Il faut savoir qu’en bourse, les prix sont beaucoup plus volatiles que les dividendes.
Ce qui fait que si vous souhaitez dégager des revenus passifs, vous aurez une source de revenus bien plus stable en misant sur les dividendes (qui sont relativement prévisibles), plutôt que sur les prix (qui sont quant à eux relativement imprévisibles, surtout à court terme).
Ceci parce que le dividende dépend du cashflow généré par le business alors que le prix de marché dépend essentiellement du sentiment des investisseurs (du moins à court terme, ce qui peut être problématique).
Cette faible volatilité des dividendes conduit à un autre point important.
6/ Les dividendes réduisent (indirectement) la volatilité
La volatilité des prix en bourse est une des raisons principales pour lesquelles la majorité des investisseurs perdent de l’argent sur les marchés.
Une volatilité importante sur votre portefeuille aura tendance à vous faire paniquer plus facilement et à causer plus de nuits blanches qu’un portefeuille moins volatil.
De plus, les recherches académiques ont prouvé qu’en moyenne, les actions plus volatiles ne rapportent pas plus d’argent que les actions qui le sont moins (il y a donc à priori peu de raisons objectives de s’y risquer).
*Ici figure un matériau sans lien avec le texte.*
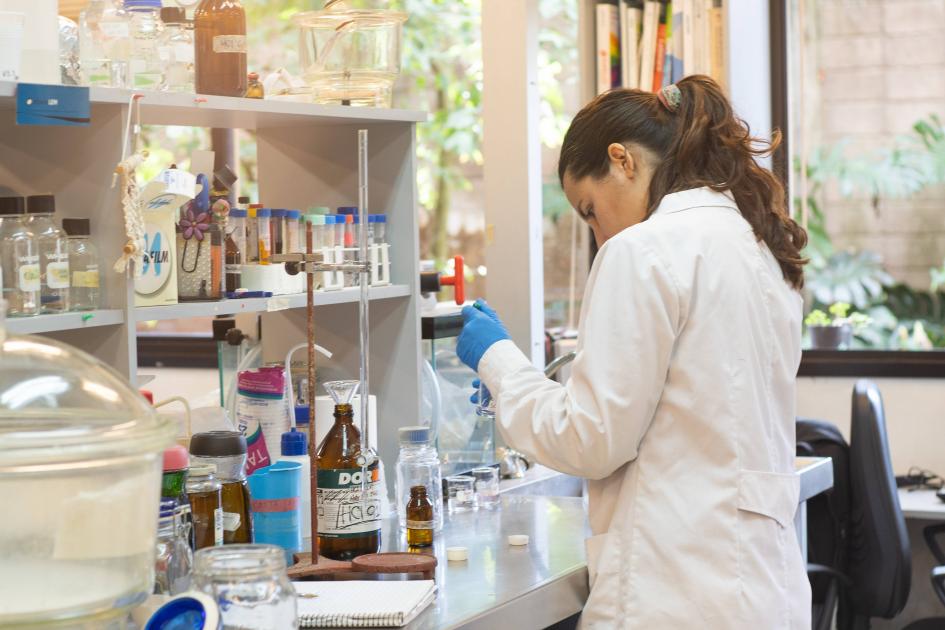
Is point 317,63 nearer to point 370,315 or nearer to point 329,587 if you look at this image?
point 370,315

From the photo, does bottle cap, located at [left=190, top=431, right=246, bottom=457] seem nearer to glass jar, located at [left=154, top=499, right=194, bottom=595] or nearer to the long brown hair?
glass jar, located at [left=154, top=499, right=194, bottom=595]

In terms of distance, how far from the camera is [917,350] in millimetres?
3869

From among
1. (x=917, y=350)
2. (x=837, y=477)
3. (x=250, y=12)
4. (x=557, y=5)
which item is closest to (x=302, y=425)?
(x=837, y=477)

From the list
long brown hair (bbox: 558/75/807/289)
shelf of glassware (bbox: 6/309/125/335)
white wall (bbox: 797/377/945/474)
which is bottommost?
white wall (bbox: 797/377/945/474)

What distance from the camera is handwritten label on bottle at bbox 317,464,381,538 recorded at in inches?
71.2

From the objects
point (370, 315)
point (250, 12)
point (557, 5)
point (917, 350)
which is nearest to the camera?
point (370, 315)

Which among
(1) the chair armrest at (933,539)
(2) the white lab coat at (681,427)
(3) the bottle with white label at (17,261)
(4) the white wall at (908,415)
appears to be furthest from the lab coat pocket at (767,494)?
(4) the white wall at (908,415)

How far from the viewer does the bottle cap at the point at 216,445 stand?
1.65m

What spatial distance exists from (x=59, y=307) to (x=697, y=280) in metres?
0.82

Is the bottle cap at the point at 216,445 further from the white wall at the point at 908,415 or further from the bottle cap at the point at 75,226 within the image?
the white wall at the point at 908,415

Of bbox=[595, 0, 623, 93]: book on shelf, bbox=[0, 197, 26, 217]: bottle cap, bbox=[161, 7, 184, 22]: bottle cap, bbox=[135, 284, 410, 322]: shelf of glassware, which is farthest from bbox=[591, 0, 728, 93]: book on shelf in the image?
bbox=[0, 197, 26, 217]: bottle cap

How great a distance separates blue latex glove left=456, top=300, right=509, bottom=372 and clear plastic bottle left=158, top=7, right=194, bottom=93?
560 mm

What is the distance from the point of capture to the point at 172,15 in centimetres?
181

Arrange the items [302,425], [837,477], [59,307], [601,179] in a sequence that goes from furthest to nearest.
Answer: [837,477], [302,425], [601,179], [59,307]
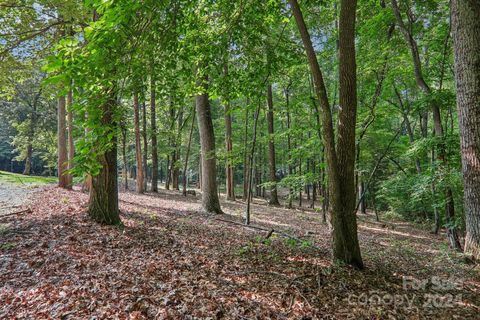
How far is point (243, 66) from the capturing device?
263 inches

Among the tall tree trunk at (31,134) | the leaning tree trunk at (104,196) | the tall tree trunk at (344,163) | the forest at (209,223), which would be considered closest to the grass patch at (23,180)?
the tall tree trunk at (31,134)

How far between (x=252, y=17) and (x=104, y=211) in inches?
210

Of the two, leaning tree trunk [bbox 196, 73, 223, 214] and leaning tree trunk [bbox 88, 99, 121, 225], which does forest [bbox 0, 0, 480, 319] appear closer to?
leaning tree trunk [bbox 88, 99, 121, 225]

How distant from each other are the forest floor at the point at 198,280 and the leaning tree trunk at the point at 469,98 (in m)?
0.99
Les bons payeurs de dividendes ont l’avantage d’être en moyenne moins volatiles que les actions qui n’en paient pas, ce qui est un avantage majeur en terme de tranquillité d’esprit.
7/ Les dividendes sont un élément clé des rendements boursiers à long terme
Sur des périodes de temps relativement courtes (et lorsque les bourses montent fortement), il est facile de penser que 2 ou 3% de dividendes en plus ou en moins ne feront pas grande différence (surtout si vous détenez en portefeuille plusieurs actions qui sont montées de 15%, 20% ou 25%). Mais sur le long terme, le constat s’inverse.
Voici un graphique des rendements de l’indice boursier S&P 500 depuis 1960 avec et sans réinvestissement des dividendes :
Le résultat de cette étude est que sur la période testée, les dividendes (et leur réinvestissement) ont généré 82% des rendements de l’indice.
Comment est-ce possible? Tout simplement à cause de l’effet boule de neige qui est généré en touchant régulièrement des dividendes (aussi modestes soient-ils au départ), qui peuvent ensuite être réinvestis pour acheter plus d’actions, qui vont elles même verser des dividendes, et ainsi de suite.
8/ Les dividendes ne sont ni garantis, ni automatiques, ni miraculeux
En bourse, les dividendes proviennent du cashflow généré par une entreprise. Ce qui veut dire que si vous investissez dans une mauvaise entreprise, vos dividendes seront coupés (sans préavis).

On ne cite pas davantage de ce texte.